→ SUPPLIED TEXT:
Sarah Aaronsohn's story is one of personal courage and risk to further a cause. A Jewish woman who lived in Palestine thirty years before the state of Israel was founded, Aaronsohn risked her own safety to work as an intelligence agent (spy) during World War I. She helped provide vital war information to the British, in the hopes that the British would defeat the Ottoman Turks who ruled Palestine and help the Jewish people establish a homeland there. Though she died violently as a result of her efforts, her work helped save the lives of many British soldiers. She is honored as a hero in Israel and by many Jews around the world.

→ AVAILABLE RECORDS:
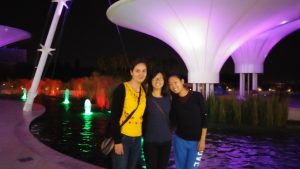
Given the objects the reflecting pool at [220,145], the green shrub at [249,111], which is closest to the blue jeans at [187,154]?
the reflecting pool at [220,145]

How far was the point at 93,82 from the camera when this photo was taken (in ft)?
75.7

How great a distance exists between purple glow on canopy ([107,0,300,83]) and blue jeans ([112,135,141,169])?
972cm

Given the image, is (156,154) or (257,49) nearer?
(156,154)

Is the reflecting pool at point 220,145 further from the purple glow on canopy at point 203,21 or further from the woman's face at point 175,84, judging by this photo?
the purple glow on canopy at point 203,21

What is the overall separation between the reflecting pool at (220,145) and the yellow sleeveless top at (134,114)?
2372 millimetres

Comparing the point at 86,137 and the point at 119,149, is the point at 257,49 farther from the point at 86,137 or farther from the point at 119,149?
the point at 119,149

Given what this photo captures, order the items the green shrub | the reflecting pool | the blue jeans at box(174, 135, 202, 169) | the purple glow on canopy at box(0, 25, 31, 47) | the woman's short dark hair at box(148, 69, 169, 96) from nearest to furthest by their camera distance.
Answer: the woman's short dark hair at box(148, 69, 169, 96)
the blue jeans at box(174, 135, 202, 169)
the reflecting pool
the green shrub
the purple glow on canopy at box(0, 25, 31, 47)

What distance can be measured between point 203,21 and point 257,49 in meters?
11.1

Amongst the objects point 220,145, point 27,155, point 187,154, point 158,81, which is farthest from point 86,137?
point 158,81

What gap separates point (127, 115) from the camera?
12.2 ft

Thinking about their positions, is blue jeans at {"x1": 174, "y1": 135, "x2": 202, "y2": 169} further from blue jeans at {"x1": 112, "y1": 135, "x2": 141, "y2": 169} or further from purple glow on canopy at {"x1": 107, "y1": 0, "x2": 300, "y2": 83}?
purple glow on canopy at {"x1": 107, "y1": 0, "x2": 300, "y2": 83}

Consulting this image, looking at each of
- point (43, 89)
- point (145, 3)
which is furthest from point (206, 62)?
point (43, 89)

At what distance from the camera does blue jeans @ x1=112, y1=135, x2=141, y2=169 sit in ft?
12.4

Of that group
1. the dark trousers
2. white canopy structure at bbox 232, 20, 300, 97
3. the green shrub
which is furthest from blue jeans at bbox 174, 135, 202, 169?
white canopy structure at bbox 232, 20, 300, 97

→ EXERCISES:
1 - In the passage on Sarah Aaronsohn, which side did she supply vital war information to?
2 - Copy the rows word for word, from the line containing "Comparing the point" up to and including the last line of the rows.

→ SOLUTION SET:
1 - The British.

2 -
Comparing the point at 86,137 and the point at 119,149, is the point at 257,49 farther from the point at 86,137 or farther from the point at 119,149?
the point at 119,149

Given what this photo captures, order the items the green shrub | the reflecting pool | the blue jeans at box(174, 135, 202, 169) | the purple glow on canopy at box(0, 25, 31, 47) | the woman's short dark hair at box(148, 69, 169, 96) from nearest to furthest by their camera distance.
Answer: the woman's short dark hair at box(148, 69, 169, 96)
the blue jeans at box(174, 135, 202, 169)
the reflecting pool
the green shrub
the purple glow on canopy at box(0, 25, 31, 47)

What distance can be measured between point 203,21 and point 257,49 in meters?
11.1

Amongst the objects point 220,145, point 27,155, point 187,154, point 158,81, which is farthest from point 86,137?
point 158,81

What gap separates point (127, 115) from the camera?
12.2 ft

Thinking about their positions, is blue jeans at {"x1": 174, "y1": 135, "x2": 202, "y2": 169} further from blue jeans at {"x1": 112, "y1": 135, "x2": 141, "y2": 169} or further from purple glow on canopy at {"x1": 107, "y1": 0, "x2": 300, "y2": 83}?
purple glow on canopy at {"x1": 107, "y1": 0, "x2": 300, "y2": 83}

Consulting this image, looking at each of
- point (43, 89)
- point (145, 3)
which is furthest from point (206, 62)?
point (43, 89)

At what distance from the camera does blue jeans @ x1=112, y1=135, x2=141, y2=169 sit in ft?
12.4

Of that group
1. the dark trousers
2. white canopy structure at bbox 232, 20, 300, 97
3. the green shrub
which is furthest from blue jeans at bbox 174, 135, 202, 169?
white canopy structure at bbox 232, 20, 300, 97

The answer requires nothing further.